Desde que tengo uso de razón, me gusta algún chico. Cuando estaba en el jardín estaba enamorada de Facu, mi amiguito un año más grande. Como no sabía ni escribir -y todavía dibujaba a las personas al «palito-style»– le pedía a mi mamá que escriba las cartas de amor que yo le dictaba. Romántica de cuna.
Mi primer novio lo tuve en segundo grado, pero claro… siempre fui una agrandada así que el señorito me llevaba como cuatro años. Cuatro años, cuando tenés seis es una gran diferencia.
Ni hablar de cuando me enamoré de Diego en sexto. Si bien hubo otros amores en el medio (si me pongo a escribir de cada uno, no termino más), Diego fue único. No sé cuántos años tenía en sexto, pero él me llevaba cinco o seis de diferencia. ¡Imaginate, yo coleccionaba Barbie’s y él ya fumaba! Diego fue único… hasta que me enamoré de Tomás. Me acuerdo que calculaba a qué edad nuestro amor podría ser real: «cuando yo tenga 18 y él 23, vamos a estar más parejos». De más está aclarar que mi amor por Tomás no llegó a los 18. Ni cerca. Ojo, no soy fácil para enamorarme, ni fácil en desenamorarme… de hecho me cuesta bastante. Detalle que hice carne más adelante cuando «amor» empezó a significar algo más que un «tiene lindos ojos».
Romántica de cuna y flashera a más no poder.
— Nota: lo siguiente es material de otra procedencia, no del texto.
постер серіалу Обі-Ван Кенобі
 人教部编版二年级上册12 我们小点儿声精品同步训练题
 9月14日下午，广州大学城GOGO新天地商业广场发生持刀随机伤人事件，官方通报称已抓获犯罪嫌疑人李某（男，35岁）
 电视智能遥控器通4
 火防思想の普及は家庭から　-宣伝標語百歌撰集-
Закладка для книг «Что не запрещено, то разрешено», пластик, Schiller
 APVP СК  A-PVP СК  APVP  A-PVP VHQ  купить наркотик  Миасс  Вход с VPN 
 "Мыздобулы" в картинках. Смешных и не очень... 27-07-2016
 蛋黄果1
Yo no sé si todas las mujeres pasaron por esto, pero con mis amigas comprobé (más-menos) que sí. Mientras los varones jugaban al fútbol, nosotras nos juntábamos a charlar… ¡de chicos! La realidad es que cuando las mujeres nos juntamos a hablar, no siempre… pero muchas veces, hablamos de hombres.
Ilusas hasta la médula, jurábamos encontrar el amor en cada papanatas que se nos cruzaba. Cuanto más bizarra la historia, más romántica podía ser. Pateadas hasta el cansancio, con llanto propio o llanto ajeno de alguna amiga, las frases se repetían hasta el cansancio: «todos los hombres son iguales», «es un inmaduro, un pendejo», «no te llamó seguro porque perdió tu teléfono», «no está listo para algo serio»… y demás similares. Siempre buscando la mejor manera de excusarlos para que el golpe de realidad (que no le gustás) no sea tan fuerte.
Culpa propia o culpa ajena, me han pateado más de lo que pateé. En mi familia hay un chiste interno que dice «Me patean, me patean, me patean: pateo.» Efectivamente, cada pateada fue terrible. Quizás no importaba tanto el otro, pero el desamor es el desamor.
Ahora la cosa cambió. Si bien siempre hubo algún que otro caso, ahora los románticos son los hombres.
Hombres que creen en el destino, en las relaciones kármicas. En que las casualidades no existen y las vueltas de la vida tienen, de hecho, un sentido. Hombres que mueren de amor y creen tanto en que es la indicada, que se enfrentan a situaciones infinitas para estar cerca de su ex. Hombres que se declaran enamorados a los cuatro vientos, cuando siempre fueron más duros que una roca. Hombres que entienden a las mujeres, las entienden y las esperan cuando a ellas le surgen dudas. Hombres que no tienen reuniones o partidos de fútbol como excusa, y te llaman en el entretiempo desde la mismísima cancha para preguntarle qué hace. Hombres que llaman desde el avión, cinco minutos antes de despegar, sólo para escucharle la voz. Hombres que se les ilumina la cara al verlas, y le brillan los ojos más que si estuvieran estrenando una Play Station 3.
Perfecto equilibrio… ahora parece que no estábamos tan locas cuando hablábamos de haber conocido al «amor de mi vida». Por suerte ahora eso es compartido. Tarde o temprano esto tenía que pasar. No creo que sea cuestión de moda. No creo que sea cuestión generacional. Creo que es una cuestión de timing. A todos les llega el momento. A veces temprano, y terminan casándose a los 23 años, o a veces más tarde.
Ojo chicos… que ahora son las mujeres las que están rebeladas. No todas, pero algunas.
Igual sigan así, que no hay nada más lindo que los hombres románticos.